In this project we proposed a lightweight body area network authentication scheme (BANA)[2] that does not depend on prior-trust among the nodes and can be efficiently realized on commercial off-the-shelf low-end sensor devices. This is achieved by exploiting physical layer characteristics unique to a BAN, namely, the distinct received signal strength (RSS) variation behaviors between an on-body communication channel and an off-body channel. Our main finding is that the latter is more unpredictable over time, especially under various body motion scenarios. This unique channel characteristic naturally arises from the multi-path environment surrounding a BAN, and cannot be easily forged by attackers. We then adopt clustering analysis to differentiate the signals from an attacker and a legitimate node.


Related Publications
  1. Jiawei Yuan and Shucheng Yu, "Privacy Preserving Back-Propagation Neural Network Learning Made Practical with Cloud Computing", Accepted, IEEE Transactions on Parallel and DistributedSystems (TPDS).
  2. Lu Shi, Ming Li, Shucheng Yu, and Jiawei Yuan, "BANA: Body Area Network Authentication Exploiting Channel Characteristics", ACM WiSec 2012, Tucson, Arizona, April 16-18, 2012.
  3. Ming Li, Shucheng Yu, Ning Cao, and Wenjing Lou, "Authorized Private Keyword Search over Encrypted Personal Health Records in Cloud Computing", IEEE ICDCS 2011, Minnesapolis, MN, June 20-24 2011.
  4. Ming Li, Shucheng Yu, Kui Ren, and Wenjing Lou, "Securing Personaly Health Records in Cloud Computing: Patient-centric and Fine-grained Data Access Control in Multi-owner Settings", The 6th International Conference on Security and Privacy in Communication Networks (SecureComm 2010), Singapore, September 7-10, 2010.
  5. Shucheng Yu, Cong Wang, Kui Ren, and Wenjing Lou, "Attribute Based Data Sharing with Attribute Revocation", ACM ASIACCS 2010, Beijing, China, April 13-16, 2010.
  6. Shucheng Yu, Cong Wang, Kui Ren, and Wenjing Lou, "Achieving Secure, Scalable, and Fine-grained Data Access Control in Cloud Computing", IEEE INFOCOM 2010, San Diego, CA, March 15-19, 2010.

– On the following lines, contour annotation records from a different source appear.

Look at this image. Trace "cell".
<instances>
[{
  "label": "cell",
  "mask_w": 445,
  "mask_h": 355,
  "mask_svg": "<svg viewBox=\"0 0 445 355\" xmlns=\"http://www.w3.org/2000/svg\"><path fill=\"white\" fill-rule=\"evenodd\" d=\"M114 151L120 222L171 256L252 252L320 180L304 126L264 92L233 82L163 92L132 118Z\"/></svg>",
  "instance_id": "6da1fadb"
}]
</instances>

  7. Shucheng Yu, Kui Ren, Wenjing Lou, and Jin Li, "Defending Against Key Abuse Attacks in KP-ABE Enabled Broadcast Systems", The 5th International Conference on Security and Privacy in Communication Networks (SecureComm 2009), Athens, Greece, September 14-18, 2009.
  8. Shucheng Yu, Kui Ren, and Wenjing Lou, "Attribute-Based Content Distribution with Hidden Policy", The 4th Workshop on Secure Network Protocols (NPSec 2008), Orlando, FL, USA, October 19, 2008, in conjunction with ICNP 2008.